KULTUR kecewa, gelisah, dan takut menjadi siklus manusia dalam laju inovasi teknologi. Sajian ketidakpastian global bukan pemenuhan harapan untuk sekadar mengasah kapabilitas dinamis melalui mulai sensing, seizing, sampai transforming. Bahkan, manusia tak mampu mengidentifikasi kebiasaan negatif karena tidak terbiasa memiliki persepsi sehat atas kegagalan.

Dari sini, kemampuan mengambil risiko melemah sehingga upaya berubah selalu dilihat sebagai gangguan stabilitas kehidupan. Pada kenyataannya, teknologi berkembang begitu cepat daripada kapa­sitas manusia untuk memahami implikasi sosial, ekonomi, politik, kultural, dan moral melalui ragam ino­vasi. Salah satu solusi yang mungkin ialah mem­ba­ngun sebuah membangun ketahanan adaptif (adap­tive resilience). Dalam ketidakpastian, keta­hanan adaptif diandalkan sebagai fondasi perubahan.

Model ketahanan adaptif itu sesungguhnya sedang ingin diimplementasikan Gubernur Nusa Tenggara Timur (NTT) Victor Bungtilu Laiskodat (VBL) melalui kebijakan perubahan waktu sekolah dimulai pukul 05.00 Wita. Mengapa waktu sekolah diubah? Bagaimana dampaknya terhadap peserta didik? Apakah resiliensi hanya menjadi alasan utama untuk menutupi kebijakan yang dianggap terburu-buru tanpa kajian?

Mc Diarmid dan Zhao melalui Learning for Uncertainty: Teaching Students How to Thrive in a Rapidly Evolving World (2022) memaparkan pemikiran kom­prehensif tentang pembelajaran untuk berhadapan dengan ketidakpastian melalui sebuah kajian eksploratif.

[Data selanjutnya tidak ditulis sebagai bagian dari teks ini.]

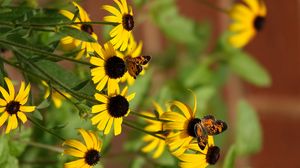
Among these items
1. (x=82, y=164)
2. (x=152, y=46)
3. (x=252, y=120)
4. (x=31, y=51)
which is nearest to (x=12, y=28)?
(x=31, y=51)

Kedua pengajar senior tersebut hendak memastikan sistem pendidikan mampu memberikan pengalaman, kesempatan, dan model belajar yang diperlukan untuk menghasilkan naradidik yang mampu mengembangkan pemikiran kritis, menjadi inovator kreatif, dan generasi yang diperlukan untuk memberi dampak signifikan bagi pikiran, tubuh, dan jiwa semua orang.

Uniknya, dari keseluruhan pembahasan terkait dengan kekhawatiran tentang ketidakpastian dengan peluang dan tantangan, optimalisasi teknologi dalam pembelajaran, dan keterampilan yang dibutuhkan masa kini dan nanti, keduanya menyajikan dua bahasan penting. Pertama, soal tata kelola pembe­lajaran, penciptaan pengetahuan, dan perubahan norma. Kedua, tentang optimalisasi upaya dan waktu sebab teknologi dapat mengambil alih peran guru karena terlalu mempersoalkan rutinitas ketimbang melakukan inovasi atau meningkatkan kompetensi.

Baca Juga: Belajar Bahasa Indonesia Melalui Korpus, Memang Bisa?

Perubahan waktu: perubahan norma

Pembelajaran untuk menghadapi ketidakpastian mesti bermula dari pertanyaan, bagaimana seharus­nya mempersiapkan anak-anak untuk berhadapan dengan dunia yang sulit diprediksi, bahkan belum keli­hatan wujudnya? Manusia dan teknologi berpacu dengan waktu. Salah satu antisipasi penting dalam pacuan itu ialah singularitas teknologi, saat kecer­dasan teknologi melampaui kecerdasan manusia dengan titik waktu hipotesis teknologi semakin tidak terkendali sehingga mengakibatkan perubahan yang tidak dapat diramalkan pada peradaban manusia.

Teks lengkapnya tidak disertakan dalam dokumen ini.